A set of predictive models to help determine accurate ways for predicting the selected round for WRs in the NFL Draft by utilizing a combination of TDA and ML techniques, such as k-means clustering, persistent homology, and random forest classifier. The project additionally analyses previous drafts with a focus on WRs from Power Five conferences in the 2018, 2019, and 2020 NFL Drafts, who were also invited to the NFL Combine. The project was completed for MATH 478 in Spring 2021.
The project does NOT:
- Include all positions and all WR prospects
- Include drafts other than 2018, 2019, and 2020
- Take into account trades
- Take into account anything related to the 32 NFL teams
- Take into account all WR statistics
- Include PHs for thresholds greater than 5
- Simulate picks
The following folders contain:
- Game-Stats-2018: Contains CSV files with game-by-game statistics for each player during their final college year
- Game-Stats-2019: Contains CSV files with game-by-game statistics for each player during their final college year
- Game-Stats-2020: Contains CSV files with game-by-game statistics for each player during their final college year
Data was manually collected from Sports Reference and NFL's site. The game-by-game statistics were taken from Sports Reference, while the prospect grades and draft results were taken from NFL's draft tracker. Data was both stored in CSV files and directly pasted into the code (Manual-Data-Collection.ipynb).
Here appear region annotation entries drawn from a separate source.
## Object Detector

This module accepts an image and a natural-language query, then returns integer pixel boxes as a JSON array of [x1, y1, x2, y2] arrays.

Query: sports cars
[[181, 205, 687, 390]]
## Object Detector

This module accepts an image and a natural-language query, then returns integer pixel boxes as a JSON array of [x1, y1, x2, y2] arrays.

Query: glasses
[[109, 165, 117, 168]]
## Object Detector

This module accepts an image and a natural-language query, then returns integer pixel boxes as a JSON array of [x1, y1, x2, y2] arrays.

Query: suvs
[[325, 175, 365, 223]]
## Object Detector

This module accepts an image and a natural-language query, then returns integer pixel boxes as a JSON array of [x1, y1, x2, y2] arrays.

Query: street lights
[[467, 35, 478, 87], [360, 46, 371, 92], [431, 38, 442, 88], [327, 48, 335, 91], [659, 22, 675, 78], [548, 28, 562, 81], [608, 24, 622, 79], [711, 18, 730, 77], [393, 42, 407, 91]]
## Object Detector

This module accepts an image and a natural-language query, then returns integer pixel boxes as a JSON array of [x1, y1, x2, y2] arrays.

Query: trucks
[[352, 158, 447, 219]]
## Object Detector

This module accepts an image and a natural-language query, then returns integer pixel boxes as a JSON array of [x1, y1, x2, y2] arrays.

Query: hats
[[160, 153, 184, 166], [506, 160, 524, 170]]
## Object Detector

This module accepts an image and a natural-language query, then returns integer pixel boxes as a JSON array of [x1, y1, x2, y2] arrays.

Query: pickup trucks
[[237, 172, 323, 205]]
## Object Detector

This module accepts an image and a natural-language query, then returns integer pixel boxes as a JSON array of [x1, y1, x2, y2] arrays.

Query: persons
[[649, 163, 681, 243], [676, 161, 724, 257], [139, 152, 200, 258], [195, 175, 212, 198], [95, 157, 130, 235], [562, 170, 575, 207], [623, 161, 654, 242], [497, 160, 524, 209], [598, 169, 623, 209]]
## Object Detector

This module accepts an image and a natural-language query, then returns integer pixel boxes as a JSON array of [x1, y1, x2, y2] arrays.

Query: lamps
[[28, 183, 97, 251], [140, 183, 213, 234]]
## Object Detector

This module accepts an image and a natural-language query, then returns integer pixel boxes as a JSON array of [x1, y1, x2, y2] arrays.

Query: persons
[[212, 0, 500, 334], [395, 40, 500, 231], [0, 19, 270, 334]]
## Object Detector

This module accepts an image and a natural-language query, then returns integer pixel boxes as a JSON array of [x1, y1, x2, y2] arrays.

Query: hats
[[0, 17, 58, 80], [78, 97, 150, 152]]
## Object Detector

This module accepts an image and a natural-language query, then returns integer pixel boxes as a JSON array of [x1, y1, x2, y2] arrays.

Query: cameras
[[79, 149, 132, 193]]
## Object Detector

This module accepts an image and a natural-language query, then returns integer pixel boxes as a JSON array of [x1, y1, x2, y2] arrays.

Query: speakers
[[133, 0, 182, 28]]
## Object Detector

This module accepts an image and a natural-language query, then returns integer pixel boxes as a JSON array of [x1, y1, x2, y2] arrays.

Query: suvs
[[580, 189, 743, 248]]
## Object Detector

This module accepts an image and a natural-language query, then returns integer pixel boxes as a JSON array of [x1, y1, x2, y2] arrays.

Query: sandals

Each prospects had a set of parameters (some manually collected and directly pasted, while other calculated in the program):
- Name (Integer): First and last name of the player
- Conference (String/Integer): Conference the player played in (Started off as string, then converted to integer for predictive model)
- College (String): College the player is from
- Year (Integer): Draft year (2018 or 2019 or 2020)
- Grade (Float): Draft grade assigned by NFL's draft experts
- Round (Integer): Round # selected in (1-7 with 0 as undrafted)
- Class (Integer): Class of player (Junior is 3, Senior is 4, r-Junior is 4, r-Senior is 5, etc.)
- H0, H1, H2 (Integer): Persistent homologies calculated for game-by-game statistics
- CG (Integer): Clusters of conference and grade
- GH (Integer): Clusters of grade and H0
PERSISTENT HOMOLOGY: Persistence diagrams were displayed for each WR by plotting birth time against death time. Since persistence is basically the vertical distance from a corresponding point to the diagonal of the diagram, which is the line signifying birth time is equal to death time, these diagrams were used to figure out the consistency of a WR’s performance in his last year in college. The factors taken into account to determine a consistent performance were receptions, yards, and touchdowns. The goal was to see how much of a factor this played into which round a WR would be taken in. The program has a threshold of 999 but the points on the graph are only counted up to a threshold of 5 as the scale of the diagrams were only plotted till 5 on both the vertical and horizontal axes. The scale was limited for identifying the number of close values to incorporate the count in the predictive models. The infinity value was first accidently included into the count, but was kept after determining it would not affect the outcome as every player’s homology count would increase by 1.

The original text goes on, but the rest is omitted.